Another bubble appeared and expanded. This one showed a woman, short and stocky, quite unlike what the rest of Yuriko’s family looked like. Her Animus manifested as arrows of light that she shot from a crossbow at an unseen target. The bubble collapsed and joined the others now swirling around Yuriko.
The process continued with bubble after bubble appearing, expanding, and collapsing. Each one showed a man or woman who had at least a tiny resemblance to Yuriko or other members of her family. She could no longer determine which bubble was her father’s and, if she could sweat, she would already be soaked to the bone.
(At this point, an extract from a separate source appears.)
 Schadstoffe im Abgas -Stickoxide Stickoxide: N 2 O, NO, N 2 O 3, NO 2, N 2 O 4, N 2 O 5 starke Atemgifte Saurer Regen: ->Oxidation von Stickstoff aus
‘Was it all up to chance?’
There was no way she could distinguish which of the thousands of bubbles orbiting her was the one she wanted. Each bubble had a distinct size, colour gradient, even shape. But which one was which?
When no more bubbles arrived, she found that she could finally move. But Yuriko remained still; she was scared to choose the wrong bubble and set herself on a path that she didn’t want.
‘Which one was it?’
She closed her eyes and visualized her father. Short-trimmed, sandy blonde hair, hazel eyes that turned purple when he used his Animus. The feel of steadiness and inevitability. When Da aimed at something, no matter how far away, it would get hit. No matter if the Wyldling ran, or hid, once Da pulled the trigger, the Plasma Bolt will strike it, penetrate its Field and destroy it.
Her father’s strike was inevitable. There was no escape.
Something pulled at her, and she opened her eyes, her gaze fell on one particular bubble. It was this one, she was sure of it. With a grin, she reached out.
She felt a small push at her back and she had only enough time to gasp in surprise when the darkness around them rushed in and dragged her down with it.